Who can blame us, really? The first 10 months of Biden's America have been replete with a terrible economy, rising and persistent inflation that keeps getting called temporary, a disappearing workforce, and supply-chain concerns. Add on top of that the persistent threat of Democrats raising taxes and passing massive, budget-breaking spending bills with the slimmest of majorities that will involve the federal government in virtually every business transaction that takes place at every level. That's a recipe for a throw-out-the-incumbent-party tsunami that will result in massive midterm losses for the Dems. In fact, the president's party virtually always loses seats in the double digits (see chart).
That's especially true in the first midterm election of a president. Trump lost 26 House seats three years ago and before him Barack Obama took a self-described "shellacking" in 2010, coughing up 63 House seats in 2010. George W. Bush was the only president in decades to actually gain seats in the House during his first midterm elections, a feat that is attributable to the aftershocks of the 9/11 attacks, an exceedingly rare event in American history.
A fixation on culture-war issues such as teaching critical race theory will appeal to both major parties because it allows them to sidestep the reality that both are terrible when it comes to growing the size, scope, and spending of government. Whatever else you can say about Trump, he oversaw a massive increase in per-capita spending (in early 2020, The New York Times reported that "total federal spending has increased by $1,441 per person since 2016"). Biden came into office promising to increase spending by $11 trillion over the coming decade. If he continues to get his way, that might end up being a short count.
Going back at least to the presidency of George W. Bush, who massively increased spending and the reach of the federal government while claiming to be a small-government kind of guy, the smart play in Washington has been to say you believe in limited government while lavishing your friends and constituents with tons of tax dollars. It's hard to remember now, but even Obama ran on cutting spending before overseeing then-record-setting deficits.

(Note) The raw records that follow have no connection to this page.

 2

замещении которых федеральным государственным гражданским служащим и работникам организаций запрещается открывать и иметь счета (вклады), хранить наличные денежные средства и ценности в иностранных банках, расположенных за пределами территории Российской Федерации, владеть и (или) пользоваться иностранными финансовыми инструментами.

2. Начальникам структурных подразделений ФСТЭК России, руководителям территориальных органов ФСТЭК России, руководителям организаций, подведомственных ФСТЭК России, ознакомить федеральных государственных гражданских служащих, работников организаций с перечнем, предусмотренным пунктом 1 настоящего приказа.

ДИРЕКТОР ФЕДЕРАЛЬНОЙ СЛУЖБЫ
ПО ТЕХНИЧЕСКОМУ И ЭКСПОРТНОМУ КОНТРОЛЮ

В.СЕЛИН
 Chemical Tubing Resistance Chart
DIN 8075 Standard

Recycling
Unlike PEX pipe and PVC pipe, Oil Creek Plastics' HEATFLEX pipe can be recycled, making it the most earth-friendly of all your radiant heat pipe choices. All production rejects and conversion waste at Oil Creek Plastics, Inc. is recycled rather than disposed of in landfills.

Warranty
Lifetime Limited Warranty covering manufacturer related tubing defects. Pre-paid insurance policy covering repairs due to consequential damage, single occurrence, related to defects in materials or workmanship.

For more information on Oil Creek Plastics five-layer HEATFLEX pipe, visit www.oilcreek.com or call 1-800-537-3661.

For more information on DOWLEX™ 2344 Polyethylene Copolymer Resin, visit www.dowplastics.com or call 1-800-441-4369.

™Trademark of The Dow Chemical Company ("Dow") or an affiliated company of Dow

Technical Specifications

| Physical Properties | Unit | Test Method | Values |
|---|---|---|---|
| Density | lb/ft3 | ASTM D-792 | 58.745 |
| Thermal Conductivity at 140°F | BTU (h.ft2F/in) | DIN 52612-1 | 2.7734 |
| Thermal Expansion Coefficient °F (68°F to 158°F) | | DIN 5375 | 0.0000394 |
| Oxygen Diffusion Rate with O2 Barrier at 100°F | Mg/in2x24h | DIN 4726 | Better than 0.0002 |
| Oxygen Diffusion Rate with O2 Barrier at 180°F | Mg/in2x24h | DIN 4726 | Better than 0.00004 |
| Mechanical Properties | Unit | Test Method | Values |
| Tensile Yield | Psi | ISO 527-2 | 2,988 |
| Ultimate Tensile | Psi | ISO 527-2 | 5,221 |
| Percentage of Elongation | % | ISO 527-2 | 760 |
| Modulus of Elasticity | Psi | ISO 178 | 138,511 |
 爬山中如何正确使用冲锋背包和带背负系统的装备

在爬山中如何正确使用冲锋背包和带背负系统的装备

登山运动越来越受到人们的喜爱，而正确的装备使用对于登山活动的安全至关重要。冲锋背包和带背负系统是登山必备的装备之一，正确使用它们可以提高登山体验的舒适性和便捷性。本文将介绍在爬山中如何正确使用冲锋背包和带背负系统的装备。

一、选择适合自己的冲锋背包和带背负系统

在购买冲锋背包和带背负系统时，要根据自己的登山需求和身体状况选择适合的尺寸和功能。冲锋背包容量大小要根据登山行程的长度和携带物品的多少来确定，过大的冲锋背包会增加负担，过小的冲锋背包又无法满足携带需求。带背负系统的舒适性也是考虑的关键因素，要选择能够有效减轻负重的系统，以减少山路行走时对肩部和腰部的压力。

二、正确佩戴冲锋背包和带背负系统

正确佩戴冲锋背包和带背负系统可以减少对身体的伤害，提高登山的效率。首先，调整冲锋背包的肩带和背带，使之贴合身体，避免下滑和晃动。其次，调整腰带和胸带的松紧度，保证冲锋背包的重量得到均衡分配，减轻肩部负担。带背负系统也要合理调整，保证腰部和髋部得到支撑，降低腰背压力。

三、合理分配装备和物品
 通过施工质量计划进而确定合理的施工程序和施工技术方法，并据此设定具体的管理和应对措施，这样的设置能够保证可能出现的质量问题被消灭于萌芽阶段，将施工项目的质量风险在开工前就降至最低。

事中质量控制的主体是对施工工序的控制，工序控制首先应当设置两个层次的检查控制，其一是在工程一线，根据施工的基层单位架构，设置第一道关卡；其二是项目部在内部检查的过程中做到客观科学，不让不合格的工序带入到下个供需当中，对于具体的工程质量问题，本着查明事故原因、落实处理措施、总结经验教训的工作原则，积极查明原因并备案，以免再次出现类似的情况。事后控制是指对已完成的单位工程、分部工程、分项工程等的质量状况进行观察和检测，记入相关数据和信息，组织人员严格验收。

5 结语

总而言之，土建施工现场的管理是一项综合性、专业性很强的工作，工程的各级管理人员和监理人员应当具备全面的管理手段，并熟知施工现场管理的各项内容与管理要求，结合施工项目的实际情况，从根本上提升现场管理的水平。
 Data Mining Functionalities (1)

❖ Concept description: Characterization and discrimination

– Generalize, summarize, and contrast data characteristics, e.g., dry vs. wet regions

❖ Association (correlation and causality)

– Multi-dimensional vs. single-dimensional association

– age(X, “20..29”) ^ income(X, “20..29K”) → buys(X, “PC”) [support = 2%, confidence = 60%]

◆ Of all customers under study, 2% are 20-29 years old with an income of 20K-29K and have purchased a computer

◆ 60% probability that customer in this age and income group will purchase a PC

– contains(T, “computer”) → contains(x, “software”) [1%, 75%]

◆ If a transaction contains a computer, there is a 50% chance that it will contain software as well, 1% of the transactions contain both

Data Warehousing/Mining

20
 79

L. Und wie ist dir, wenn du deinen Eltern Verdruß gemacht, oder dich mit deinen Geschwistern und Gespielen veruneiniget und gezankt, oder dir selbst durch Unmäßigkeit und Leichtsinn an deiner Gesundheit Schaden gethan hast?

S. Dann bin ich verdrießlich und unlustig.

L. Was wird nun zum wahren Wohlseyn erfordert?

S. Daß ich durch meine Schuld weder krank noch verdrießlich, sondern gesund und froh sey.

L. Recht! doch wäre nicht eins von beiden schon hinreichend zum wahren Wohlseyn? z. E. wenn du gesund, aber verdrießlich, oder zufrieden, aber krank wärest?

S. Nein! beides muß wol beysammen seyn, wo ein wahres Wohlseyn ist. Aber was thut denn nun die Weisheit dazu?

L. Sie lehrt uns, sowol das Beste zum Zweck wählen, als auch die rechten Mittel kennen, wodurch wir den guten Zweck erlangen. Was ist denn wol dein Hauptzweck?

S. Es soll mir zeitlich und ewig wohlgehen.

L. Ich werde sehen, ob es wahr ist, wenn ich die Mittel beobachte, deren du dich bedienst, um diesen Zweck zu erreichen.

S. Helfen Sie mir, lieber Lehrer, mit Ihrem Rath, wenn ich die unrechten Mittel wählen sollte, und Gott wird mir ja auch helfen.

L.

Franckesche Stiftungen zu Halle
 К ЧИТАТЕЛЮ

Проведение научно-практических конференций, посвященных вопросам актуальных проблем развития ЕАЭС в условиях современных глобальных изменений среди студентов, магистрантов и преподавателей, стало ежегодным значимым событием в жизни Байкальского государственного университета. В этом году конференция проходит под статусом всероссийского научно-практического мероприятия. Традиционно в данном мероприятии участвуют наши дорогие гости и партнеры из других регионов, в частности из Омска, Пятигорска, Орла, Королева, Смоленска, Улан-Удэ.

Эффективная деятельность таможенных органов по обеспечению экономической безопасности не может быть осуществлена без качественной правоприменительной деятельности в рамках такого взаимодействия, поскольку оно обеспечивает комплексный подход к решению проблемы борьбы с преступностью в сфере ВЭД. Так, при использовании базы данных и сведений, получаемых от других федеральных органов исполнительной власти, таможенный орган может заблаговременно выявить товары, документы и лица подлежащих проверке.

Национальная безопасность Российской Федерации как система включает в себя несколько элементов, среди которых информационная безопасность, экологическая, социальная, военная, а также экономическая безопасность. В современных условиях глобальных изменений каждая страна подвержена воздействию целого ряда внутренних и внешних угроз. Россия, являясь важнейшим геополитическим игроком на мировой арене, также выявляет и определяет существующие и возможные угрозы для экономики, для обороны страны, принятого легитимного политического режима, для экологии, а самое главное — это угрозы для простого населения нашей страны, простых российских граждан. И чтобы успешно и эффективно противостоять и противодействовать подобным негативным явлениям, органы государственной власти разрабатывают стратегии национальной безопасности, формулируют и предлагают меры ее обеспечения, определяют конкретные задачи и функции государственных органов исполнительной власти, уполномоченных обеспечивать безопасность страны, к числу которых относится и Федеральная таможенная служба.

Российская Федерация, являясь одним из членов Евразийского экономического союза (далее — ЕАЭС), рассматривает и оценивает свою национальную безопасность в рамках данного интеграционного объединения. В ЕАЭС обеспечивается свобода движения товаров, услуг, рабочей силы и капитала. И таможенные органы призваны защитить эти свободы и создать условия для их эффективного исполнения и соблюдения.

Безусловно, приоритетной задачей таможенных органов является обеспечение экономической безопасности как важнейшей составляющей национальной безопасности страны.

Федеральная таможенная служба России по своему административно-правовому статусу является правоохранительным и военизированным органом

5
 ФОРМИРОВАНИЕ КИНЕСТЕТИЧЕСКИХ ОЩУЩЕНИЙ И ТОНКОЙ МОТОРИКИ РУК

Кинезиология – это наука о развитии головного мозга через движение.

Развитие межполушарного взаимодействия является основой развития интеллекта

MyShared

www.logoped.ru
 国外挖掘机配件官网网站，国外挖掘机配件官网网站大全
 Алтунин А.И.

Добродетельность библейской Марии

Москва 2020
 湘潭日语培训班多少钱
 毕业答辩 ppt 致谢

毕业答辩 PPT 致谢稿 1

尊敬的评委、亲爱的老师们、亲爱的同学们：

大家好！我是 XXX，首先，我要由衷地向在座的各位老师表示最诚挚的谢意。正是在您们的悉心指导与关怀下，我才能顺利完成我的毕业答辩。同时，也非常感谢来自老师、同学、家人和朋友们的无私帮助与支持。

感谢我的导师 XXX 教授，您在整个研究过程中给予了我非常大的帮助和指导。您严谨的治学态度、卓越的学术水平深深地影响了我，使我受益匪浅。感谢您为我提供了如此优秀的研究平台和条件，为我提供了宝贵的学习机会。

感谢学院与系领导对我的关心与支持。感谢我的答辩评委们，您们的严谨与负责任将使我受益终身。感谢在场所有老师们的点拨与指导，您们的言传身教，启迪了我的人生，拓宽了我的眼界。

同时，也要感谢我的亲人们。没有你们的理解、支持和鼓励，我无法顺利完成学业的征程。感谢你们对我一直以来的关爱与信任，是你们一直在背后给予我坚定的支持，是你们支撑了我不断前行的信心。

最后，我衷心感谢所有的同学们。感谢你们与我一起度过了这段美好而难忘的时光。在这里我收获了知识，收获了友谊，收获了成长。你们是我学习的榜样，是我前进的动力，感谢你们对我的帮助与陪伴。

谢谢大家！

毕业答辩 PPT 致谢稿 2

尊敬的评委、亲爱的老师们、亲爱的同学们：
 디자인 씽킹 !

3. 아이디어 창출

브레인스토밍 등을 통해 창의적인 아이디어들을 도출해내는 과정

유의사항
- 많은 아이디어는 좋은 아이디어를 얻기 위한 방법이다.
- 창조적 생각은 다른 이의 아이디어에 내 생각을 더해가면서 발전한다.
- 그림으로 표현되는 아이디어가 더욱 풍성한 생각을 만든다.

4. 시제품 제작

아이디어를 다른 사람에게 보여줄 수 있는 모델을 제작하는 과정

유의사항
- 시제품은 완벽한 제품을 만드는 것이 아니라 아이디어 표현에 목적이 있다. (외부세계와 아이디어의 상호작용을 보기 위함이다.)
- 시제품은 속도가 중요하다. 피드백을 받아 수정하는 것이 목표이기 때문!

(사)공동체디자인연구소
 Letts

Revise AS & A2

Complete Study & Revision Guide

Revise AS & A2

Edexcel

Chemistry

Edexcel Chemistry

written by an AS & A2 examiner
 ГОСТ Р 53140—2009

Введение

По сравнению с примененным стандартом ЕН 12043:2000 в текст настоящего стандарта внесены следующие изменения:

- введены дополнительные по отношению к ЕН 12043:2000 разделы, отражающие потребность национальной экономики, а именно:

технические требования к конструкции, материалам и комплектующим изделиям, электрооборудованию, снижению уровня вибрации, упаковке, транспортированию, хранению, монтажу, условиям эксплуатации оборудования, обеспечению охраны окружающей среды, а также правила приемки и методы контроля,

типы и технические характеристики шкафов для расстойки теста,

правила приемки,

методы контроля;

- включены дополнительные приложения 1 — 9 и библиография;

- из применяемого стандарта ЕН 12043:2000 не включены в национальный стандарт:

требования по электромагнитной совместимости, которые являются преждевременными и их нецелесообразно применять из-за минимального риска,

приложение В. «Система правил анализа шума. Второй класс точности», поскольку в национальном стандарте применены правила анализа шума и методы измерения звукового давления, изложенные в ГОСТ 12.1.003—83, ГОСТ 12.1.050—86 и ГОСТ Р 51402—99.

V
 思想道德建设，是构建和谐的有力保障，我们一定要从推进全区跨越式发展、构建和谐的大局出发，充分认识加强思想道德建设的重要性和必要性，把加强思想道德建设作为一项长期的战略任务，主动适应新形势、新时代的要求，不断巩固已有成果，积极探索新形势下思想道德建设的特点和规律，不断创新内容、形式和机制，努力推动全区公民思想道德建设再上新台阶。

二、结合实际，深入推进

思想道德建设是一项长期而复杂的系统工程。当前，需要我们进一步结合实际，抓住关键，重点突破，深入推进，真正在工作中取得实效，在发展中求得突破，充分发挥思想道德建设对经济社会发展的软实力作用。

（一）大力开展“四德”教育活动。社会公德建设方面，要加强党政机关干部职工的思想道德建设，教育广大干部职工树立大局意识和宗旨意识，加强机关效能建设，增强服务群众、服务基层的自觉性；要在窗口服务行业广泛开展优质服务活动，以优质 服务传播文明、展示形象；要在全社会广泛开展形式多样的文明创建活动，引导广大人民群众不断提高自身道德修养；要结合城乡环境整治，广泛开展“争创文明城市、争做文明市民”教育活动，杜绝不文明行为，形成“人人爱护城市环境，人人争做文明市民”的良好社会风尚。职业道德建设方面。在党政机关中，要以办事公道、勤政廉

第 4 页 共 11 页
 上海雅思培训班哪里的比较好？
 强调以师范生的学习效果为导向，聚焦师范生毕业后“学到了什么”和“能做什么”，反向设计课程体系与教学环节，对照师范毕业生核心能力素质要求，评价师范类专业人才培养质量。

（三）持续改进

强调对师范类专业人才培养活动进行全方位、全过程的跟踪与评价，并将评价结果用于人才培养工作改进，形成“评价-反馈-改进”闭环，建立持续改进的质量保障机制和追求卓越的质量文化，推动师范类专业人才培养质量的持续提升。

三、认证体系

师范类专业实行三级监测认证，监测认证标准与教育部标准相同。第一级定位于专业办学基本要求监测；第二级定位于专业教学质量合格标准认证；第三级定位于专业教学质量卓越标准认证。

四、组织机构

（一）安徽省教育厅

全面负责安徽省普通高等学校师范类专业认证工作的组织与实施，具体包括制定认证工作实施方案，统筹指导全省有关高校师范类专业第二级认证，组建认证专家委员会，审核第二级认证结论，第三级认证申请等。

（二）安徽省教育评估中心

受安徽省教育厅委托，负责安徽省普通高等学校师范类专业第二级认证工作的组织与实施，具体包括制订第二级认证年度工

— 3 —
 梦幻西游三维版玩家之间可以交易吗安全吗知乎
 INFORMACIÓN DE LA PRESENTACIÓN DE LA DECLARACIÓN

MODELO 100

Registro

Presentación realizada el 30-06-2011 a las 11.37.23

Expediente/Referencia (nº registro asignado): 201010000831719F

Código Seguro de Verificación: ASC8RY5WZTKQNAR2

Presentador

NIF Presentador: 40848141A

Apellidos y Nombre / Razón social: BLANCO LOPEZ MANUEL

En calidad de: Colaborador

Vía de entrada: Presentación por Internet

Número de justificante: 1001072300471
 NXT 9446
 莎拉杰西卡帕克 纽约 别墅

One of the challenges for libertarians and other believers in smaller government through the midterms will be to focus on the less sexy issues of cutting spending and the size of government rather than going all-in on culture war issues surrounding the K-12 curriculum. We'll have the majority on our side—after a brief flirtation with the idea of bigger government, Gallup finds that 52 percent of Americans believe "the government is doing too many things that should be left to individuals and businesses"—but that might not be enough.